-- BEGIN RECORDS FOR THE EXERCISE --

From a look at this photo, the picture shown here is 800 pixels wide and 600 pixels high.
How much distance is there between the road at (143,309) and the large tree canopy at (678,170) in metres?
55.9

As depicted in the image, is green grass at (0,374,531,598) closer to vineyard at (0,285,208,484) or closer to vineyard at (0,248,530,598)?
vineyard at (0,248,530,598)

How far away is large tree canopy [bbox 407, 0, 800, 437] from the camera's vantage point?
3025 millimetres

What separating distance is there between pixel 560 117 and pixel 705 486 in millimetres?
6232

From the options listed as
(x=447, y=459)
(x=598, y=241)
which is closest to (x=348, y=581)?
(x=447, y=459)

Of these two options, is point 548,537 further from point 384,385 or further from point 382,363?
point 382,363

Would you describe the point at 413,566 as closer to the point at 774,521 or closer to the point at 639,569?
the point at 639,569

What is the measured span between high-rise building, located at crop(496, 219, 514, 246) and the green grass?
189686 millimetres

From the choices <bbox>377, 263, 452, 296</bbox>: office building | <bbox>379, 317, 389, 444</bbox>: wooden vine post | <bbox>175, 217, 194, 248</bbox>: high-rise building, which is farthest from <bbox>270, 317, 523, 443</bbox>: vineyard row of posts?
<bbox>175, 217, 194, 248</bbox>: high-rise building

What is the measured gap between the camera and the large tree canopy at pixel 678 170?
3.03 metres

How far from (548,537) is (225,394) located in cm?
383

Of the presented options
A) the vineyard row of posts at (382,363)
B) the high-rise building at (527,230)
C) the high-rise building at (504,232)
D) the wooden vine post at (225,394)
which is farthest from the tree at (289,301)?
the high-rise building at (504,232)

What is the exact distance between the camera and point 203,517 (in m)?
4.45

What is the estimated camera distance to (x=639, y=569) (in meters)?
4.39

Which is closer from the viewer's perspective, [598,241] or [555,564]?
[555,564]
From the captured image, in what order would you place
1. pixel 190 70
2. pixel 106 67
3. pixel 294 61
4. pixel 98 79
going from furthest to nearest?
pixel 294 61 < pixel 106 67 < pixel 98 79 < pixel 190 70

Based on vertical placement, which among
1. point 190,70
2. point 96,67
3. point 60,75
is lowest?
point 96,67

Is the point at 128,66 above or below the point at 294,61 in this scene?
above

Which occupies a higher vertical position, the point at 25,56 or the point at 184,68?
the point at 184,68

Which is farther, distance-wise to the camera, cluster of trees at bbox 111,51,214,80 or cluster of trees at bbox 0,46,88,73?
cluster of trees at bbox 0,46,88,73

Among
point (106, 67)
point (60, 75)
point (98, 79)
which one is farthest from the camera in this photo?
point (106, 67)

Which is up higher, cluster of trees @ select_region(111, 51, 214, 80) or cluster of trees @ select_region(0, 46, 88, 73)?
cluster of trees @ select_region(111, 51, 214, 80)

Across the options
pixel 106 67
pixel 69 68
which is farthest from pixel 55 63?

-- END RECORDS FOR THE EXERCISE --

- _TASK PROMPT_:
Recast all the rows above as a numbered list, dropping the blank lines.

- _RESULT FOR THIS TASK_:
1. From a look at this photo, the picture shown here is 800 pixels wide and 600 pixels high.
2. How much distance is there between the road at (143,309) and the large tree canopy at (678,170) in metres?
3. 55.9
4. As depicted in the image, is green grass at (0,374,531,598) closer to vineyard at (0,285,208,484) or closer to vineyard at (0,248,530,598)?
5. vineyard at (0,248,530,598)
6. How far away is large tree canopy [bbox 407, 0, 800, 437] from the camera's vantage point?
7. 3025 millimetres
8. What separating distance is there between pixel 560 117 and pixel 705 486 in millimetres?
9. 6232
10. From the options listed as
11. (x=447, y=459)
12. (x=598, y=241)
13. which is closest to (x=348, y=581)?
14. (x=447, y=459)
15. Of these two options, is point 548,537 further from point 384,385 or further from point 382,363?
16. point 382,363
17. Would you describe the point at 413,566 as closer to the point at 774,521 or closer to the point at 639,569?
18. the point at 639,569
19. What is the measured span between high-rise building, located at crop(496, 219, 514, 246) and the green grass?
20. 189686 millimetres
21. From the choices <bbox>377, 263, 452, 296</bbox>: office building | <bbox>379, 317, 389, 444</bbox>: wooden vine post | <bbox>175, 217, 194, 248</bbox>: high-rise building, which is farthest from <bbox>270, 317, 523, 443</bbox>: vineyard row of posts?
22. <bbox>175, 217, 194, 248</bbox>: high-rise building
23. What is the measured gap between the camera and the large tree canopy at pixel 678 170?
24. 3.03 metres
25. How far from (548,537) is (225,394) located in cm?
26. 383
27. Of the presented options
28. A) the vineyard row of posts at (382,363)
29. B) the high-rise building at (527,230)
30. C) the high-rise building at (504,232)
31. D) the wooden vine post at (225,394)
32. which is farthest from the tree at (289,301)?
33. the high-rise building at (504,232)
34. What is the exact distance between the camera and point 203,517 (in m)?
35. 4.45
36. What is the estimated camera distance to (x=639, y=569) (in meters)?
37. 4.39
38. Which is closer from the viewer's perspective, [598,241] or [555,564]?
39. [555,564]
40. From the captured image, in what order would you place
41. 1. pixel 190 70
42. 2. pixel 106 67
43. 3. pixel 294 61
44. 4. pixel 98 79
45. going from furthest to nearest?
46. pixel 294 61 < pixel 106 67 < pixel 98 79 < pixel 190 70
47. Based on vertical placement, which among
48. 1. point 190,70
49. 2. point 96,67
50. 3. point 60,75
51. is lowest?
52. point 96,67
53. Is the point at 128,66 above or below the point at 294,61 in this scene?
54. above
55. Which occupies a higher vertical position, the point at 25,56 or the point at 184,68?
56. the point at 184,68
57. Which is farther, distance-wise to the camera, cluster of trees at bbox 111,51,214,80 or cluster of trees at bbox 0,46,88,73?
58. cluster of trees at bbox 0,46,88,73
59. Among
60. point (106, 67)
61. point (60, 75)
62. point (98, 79)
63. which one is farthest from the camera in this photo?
64. point (106, 67)
65. Which is up higher, cluster of trees @ select_region(111, 51, 214, 80) or cluster of trees @ select_region(0, 46, 88, 73)?
66. cluster of trees @ select_region(111, 51, 214, 80)
67. Across the options
68. pixel 106 67
69. pixel 69 68
70. which is farthest from pixel 55 63?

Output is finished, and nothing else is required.